### Stated problem
Update the rows from the line containing "What is the extent" through the line containing "11250 millimetres", changing "distance" to "span" and keeping everything else the same. Return only those lines.

Collected data entries:

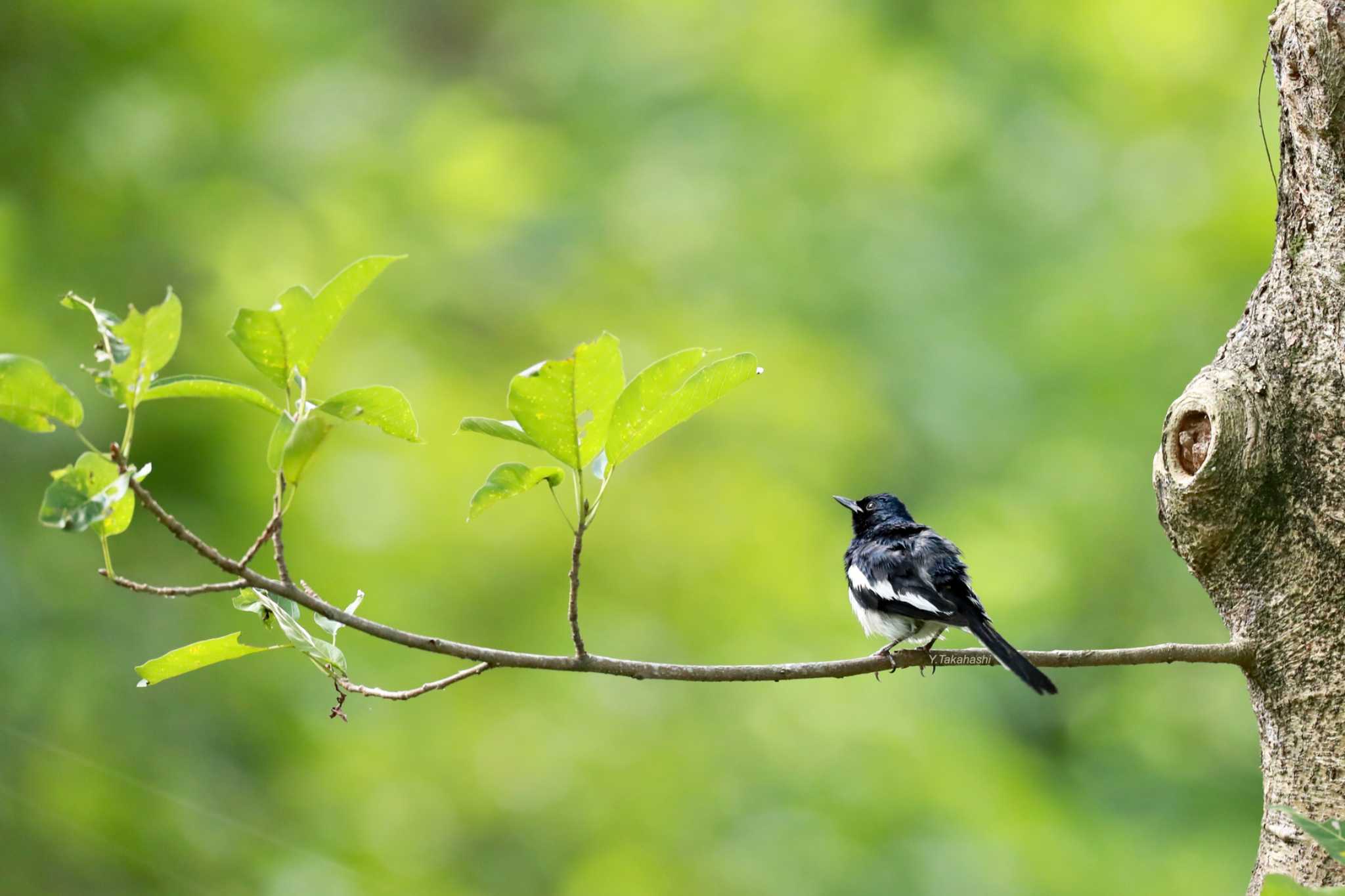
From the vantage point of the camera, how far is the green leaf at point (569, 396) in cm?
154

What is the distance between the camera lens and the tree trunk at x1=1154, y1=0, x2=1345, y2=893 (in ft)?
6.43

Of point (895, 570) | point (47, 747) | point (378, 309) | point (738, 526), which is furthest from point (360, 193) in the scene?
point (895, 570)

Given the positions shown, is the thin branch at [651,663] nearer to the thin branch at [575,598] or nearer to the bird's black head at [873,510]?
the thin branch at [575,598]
* * *
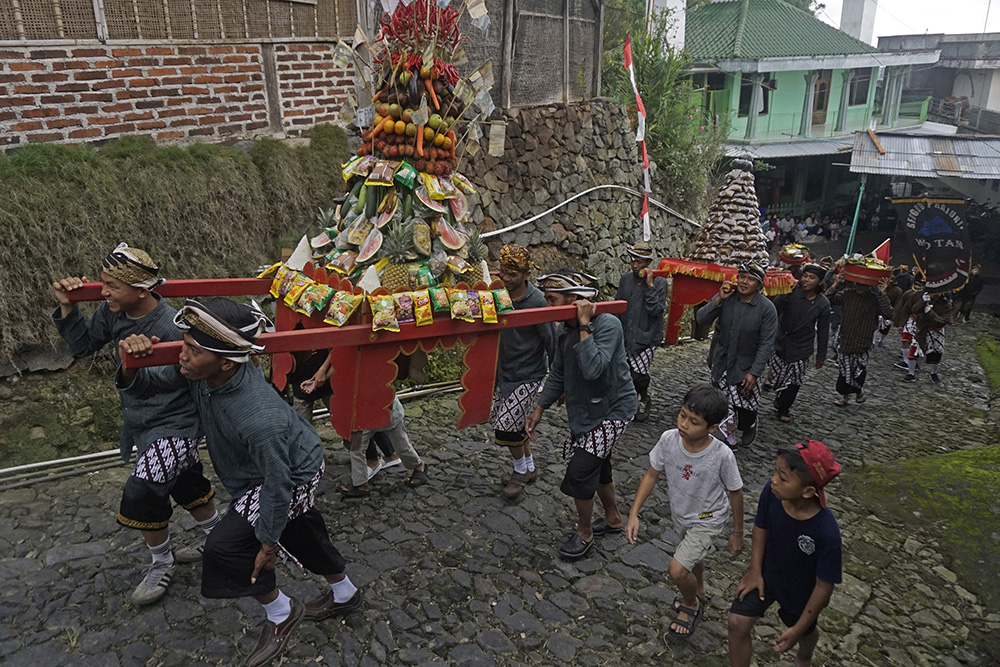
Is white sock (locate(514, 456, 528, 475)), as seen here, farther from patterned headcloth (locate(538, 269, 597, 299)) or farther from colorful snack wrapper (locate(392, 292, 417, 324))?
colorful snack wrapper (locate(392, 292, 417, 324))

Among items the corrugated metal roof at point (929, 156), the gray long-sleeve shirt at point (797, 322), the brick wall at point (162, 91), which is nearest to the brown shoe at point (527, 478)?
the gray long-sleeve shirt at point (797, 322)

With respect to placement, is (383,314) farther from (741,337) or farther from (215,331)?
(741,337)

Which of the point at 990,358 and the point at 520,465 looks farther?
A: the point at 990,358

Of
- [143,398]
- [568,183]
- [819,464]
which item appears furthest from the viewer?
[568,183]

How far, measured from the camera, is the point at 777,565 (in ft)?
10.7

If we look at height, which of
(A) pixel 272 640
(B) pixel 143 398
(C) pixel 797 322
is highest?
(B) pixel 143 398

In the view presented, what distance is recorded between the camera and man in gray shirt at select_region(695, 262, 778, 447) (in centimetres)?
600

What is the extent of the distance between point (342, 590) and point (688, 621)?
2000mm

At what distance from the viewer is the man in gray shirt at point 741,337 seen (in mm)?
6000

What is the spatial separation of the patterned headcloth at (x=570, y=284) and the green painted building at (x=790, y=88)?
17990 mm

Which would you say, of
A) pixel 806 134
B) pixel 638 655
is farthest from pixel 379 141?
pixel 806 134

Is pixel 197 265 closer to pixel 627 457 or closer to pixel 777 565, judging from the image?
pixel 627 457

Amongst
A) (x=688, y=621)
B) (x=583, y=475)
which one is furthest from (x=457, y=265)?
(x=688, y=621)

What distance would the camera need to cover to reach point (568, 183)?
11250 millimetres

### Final result
What is the extent of the span between point (342, 590) and point (688, 621)?
2000mm

At what span from the viewer is the man in gray shirt at point 741,337 seen (in mm)?
6000

What is the spatial separation of the patterned headcloth at (x=570, y=284) and the green painted building at (x=790, y=88)?
17990 mm

Which would you say, of
A) pixel 806 134
B) pixel 638 655
is farthest from pixel 379 141?
pixel 806 134

Is pixel 197 265 closer to pixel 627 457 or closer to pixel 777 565, judging from the image?
pixel 627 457

Amongst
A) (x=688, y=621)
B) (x=583, y=475)
which one is furthest from (x=457, y=265)?
(x=688, y=621)

What span would the camera need to cover to reach point (568, 183)?
11250 millimetres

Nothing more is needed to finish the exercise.